Prof. Dr. Caroline Meller-Hannich
Rn 2
Ist die Wiederaufnahmeklage zulässig und begründet, wird das angefochtene Urt aufgehoben, und das frühere Verfahren wird als Hauptsache wieder anhängig. Für das Verfahren gelten grds die allgemeinen Regeln (s.a. § 585). Die Parteien treten wieder in die Parteirollen der Hauptsache, gleichgültig welche von ihnen Kl oder Bekl der Wiederaufnahmeklage war.
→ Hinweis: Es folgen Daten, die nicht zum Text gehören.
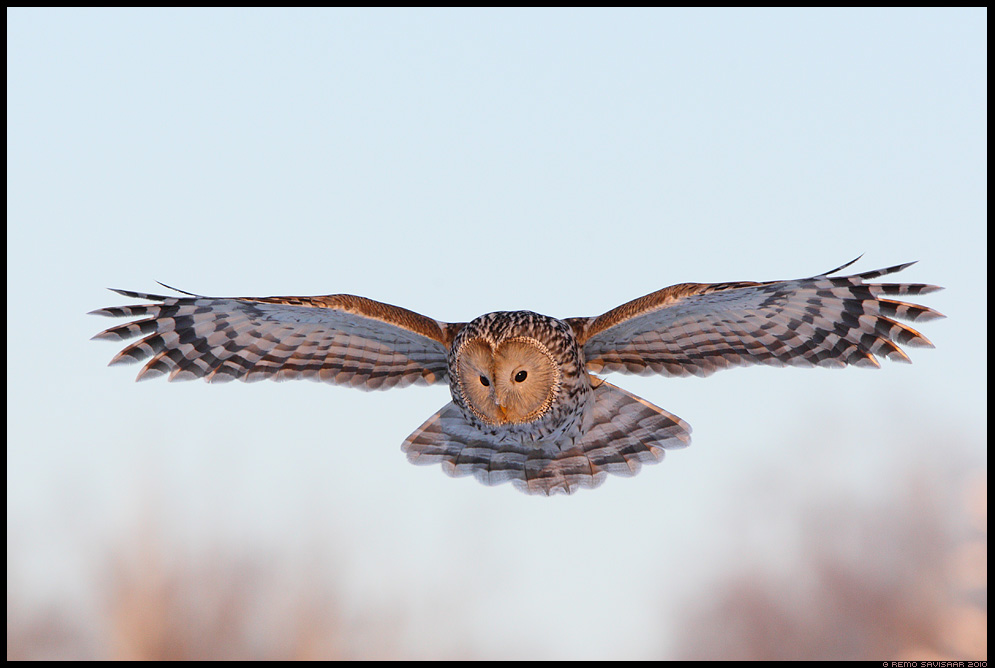 Hndkakk, Ural Owl, Strix uralensis, lend, lennus, in flight, bird of prey, kull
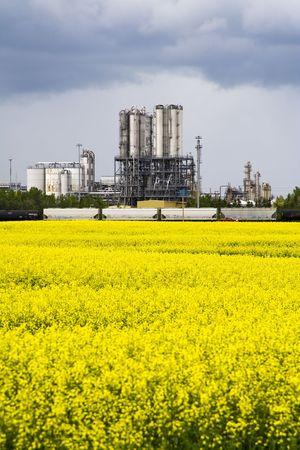 Canola field infront of an industrail plant photo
Zur Rechtsfolge des Fehlens von Voraussetzungen im jeweiligen Prüfungsabschnitt s vor §§ 578 ff Rn 3.
Rn 3
Zur Aufhebung (iudicium rescindens) kann, wie zu den Ergebnissen des ersten und zweiten Abschnitts bzw gemeinsam damit, ein selbstständig anfechtbares (§ 280 II analog) Zwischenurteil ergehen (BGH NJW 93, 3140; NJW 82, 2449 [BGH 05.05.1982 - IVb ZR 707/80]; NJW 93, 1928 [BGH 31.03.1993 - XII ZR 19/92]; aA Zwischenurteil nach § 303: BSGE 13, 140; Anders/Gehle/Hunke ZPO § 590 Rz 4). Das Endurteil entscheidet neu über die alte Klage (iudicium rescissorium). Auch wenn dieses ersetzende Urt dem angegriffenen inhaltlich entspricht, ist das frühere Urt aufzuheben (R/S/G § 162 Rz 30; nach der Gegenansicht ist § 343 ›Entscheidung aufrechtzuerhalten‹ entsprechend anzuwenden; vertreten wird auch, beides sei – alternativ – möglich: ThoPu/Seiler § 590 Rz 5; St/J/Jacobs § 590 Rz 11). Die Entscheidung zur Zulässigkeit und Begründetheit und die Aufhebung können aber auch zusammen mit der sachlichen Entscheidung über die neu verhandelte Hauptsache erfolgen. In den Gründen des Endurteils werden dann auch dazu Feststellungen getroffen.
Rn 4
Begrenzt ist der Umfang der Aufhebung und Neuverhandlung durch die gestellten Anträge (§ 588 I Nr 3) und dadurch, dass nur über den vom Anfechtungsgrund betroffenen Teil des Rechtsstreits neu verhandelt wird. Hierbei muss es sich allerdings um einen eigenständigen Streitgegenstand oder zumindest einen nach § 301 abteilbaren Gegenstand handeln; andernfalls erfolgt eine Aufhebung und Neuverhandlung in vollem Umfang (BAGE 93, 55 [BAG 02.12.1999 - 2 AZR 843/98]; Gilles ZZP 80, 391, 392; ThoPu/Seiler § 590 Rz 4). Bei Vorliegen eines Nichtigkeitsgrundes wird idR der gesamte Rechtsstreit erfasst sein. Vor allem beim Restitutionsgrund nach § 580 Nr 7b, Auffinden einer Urkunde, kann aber nur ein Teil des Streitgegenstandes vom Anfechtungsgrund betroffen sein (Zimmermann § 590 Rz 4). Soweit der Prozessstoff des Vorprozesses nicht von einem Anfechtungsgrund betroffen ist, bleibt er insofern auch in der Neuverhandlung verbindlich. Ansonsten sind die Prozesshandlungen des Gerichts und der Parteien und die Beweisergebnisse des Vorprozesses hinfällig und das Verfahren ist neu und selbstständig zu verhandeln. Eine Bindung an Feststellungen und Würdigungen durch das frühere Gericht besteht nicht.